Trump in February put Harley-Davidson on a pedestal for “building things in America” and creating jobs. Now, the manufacturer is opening a new plant in Thailand and laying off laying off 180 workers in Milwaukee and Kansas City.
The latest Harley-Davidson layoffs and apparent offshoring mark just the latest data point in a trend of Trump championing firms that have gone on to layoff workers, offshore jobs, or both:
- Trump celebrated Boeing, then the company laid off ~200 workers at the same South Carolina plant;
- Carrier has continued to lay off employees in Indiana — 300 more go into effect tomorrow — despite Trump’s “grand bargain” that gave the company millions in taxpayer incentives even as it announced further layoffs and a shift to automation;
- American Coal laid off nearly 300 miners just one month after Trump invited mine owner Robert Murray to the White House for the signing of an executive order overturning the Clean Power Plan and promised coal miners, “C’mon, fellas.
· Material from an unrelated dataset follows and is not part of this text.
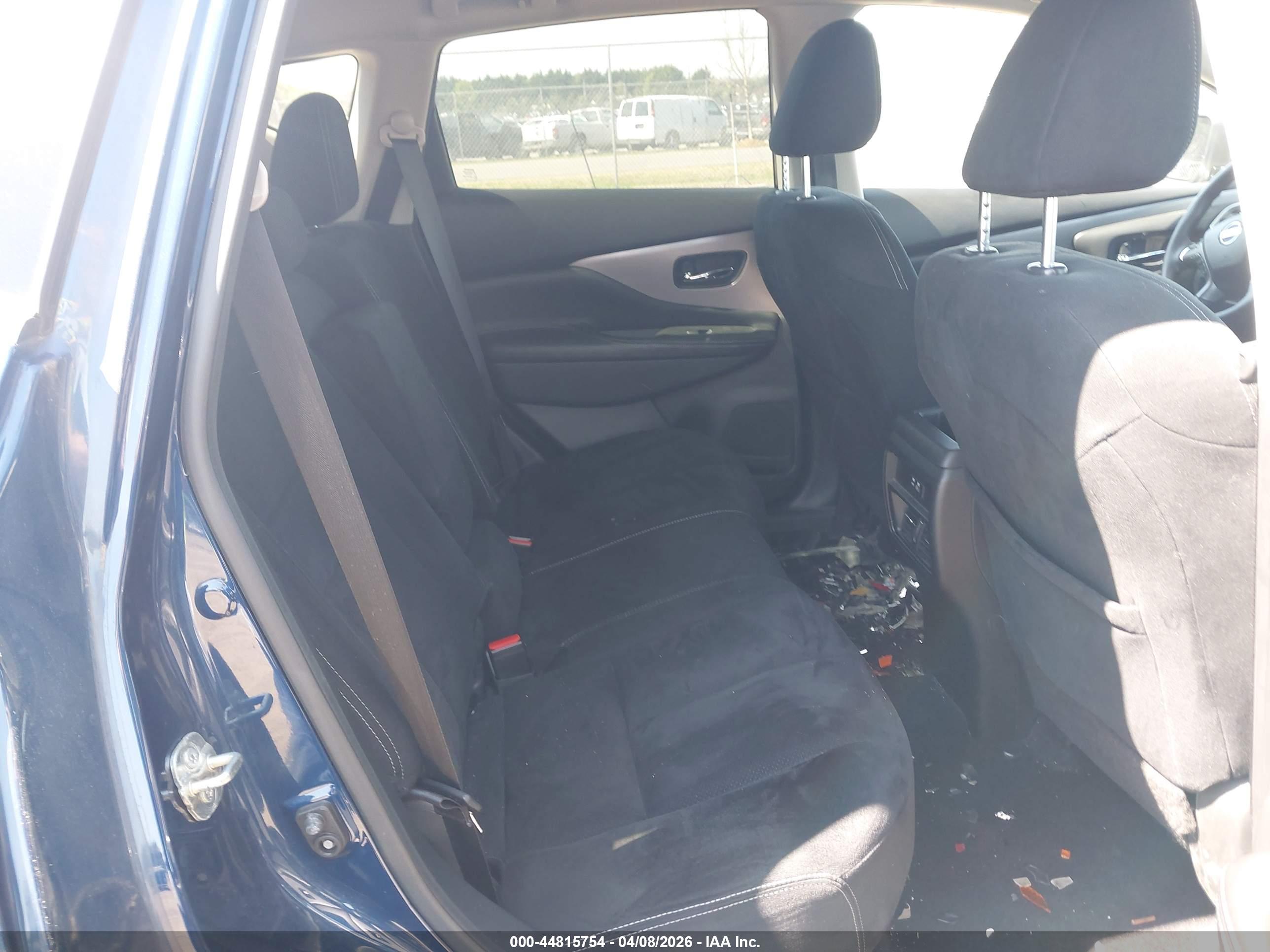 NISSAN MURANO image 8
You know what this is? You know what this says? You’re going back to work.” Murray had spent more than half a million dollars supporting Trump’s election.
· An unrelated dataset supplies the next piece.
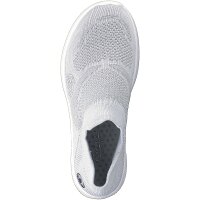 Rieker Damen Sneaker grau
- And in New Jersey, Novartis laid off 204 workers — specifically noting that the jobs would be outsourced to India — even after Trump met with the company’s CEO.
“There have been 141,000-plus announced layoffs during Trump’s first 180 days in office. But rather than focus on introducing a major jobs plan, Trump is instead hellbent on slashing his family’s taxes while taking away millions of working people’s healthcare,” said American Bridge spokesman Brad Bainum. “Happy Made in America Week from the ‘greatest jobs president that God ever created’!”
The layoffs come as the White House celebrates “Made in America” week.
By Igor Bobic, 7/19/17
Harley-Davidson is planning on cutting 180 manufacturing jobs at its plants in Milwaukee and Kansas City, Missouri, according to The Milwaukee Business Journal.
The layoffs come at an awkward time for President Donald Trump, whose administration is highlighting products manufactured in the United States during what it has dubbed “Made in America” week at the White House.
Trump hosted Harley-Davidson executives and the union officials representing its workers in February at the White House. The president hailed the company as a model of American manufacturing, an industry he promised to restore. He further praised Harley-Davidson executives “for building things in America” and predicted the company would expand its operations during his administration.
“There’s a lot of spirit right now in the country that you weren’t having so much in the last number of months that you have right now,” Trump said at the meeting.
The Milwaukee-based company said in late May it planned to build a plant in Thailand to supply its Southeast Asia market, however, a move that U.S. labor unions called “a slap in the face to the American worker.”
Harley-Davidson is not the first company hailed by Trump to announce it is cutting jobs. Last month, aerospace giant Boeing said it was laying off workers at the very plant where Trump gave a speech promising to protect U.S. jobs. The president’s assurances about saving jobs at Carrier and Ford similarly fell flat after the companies announced rounds of layoffs.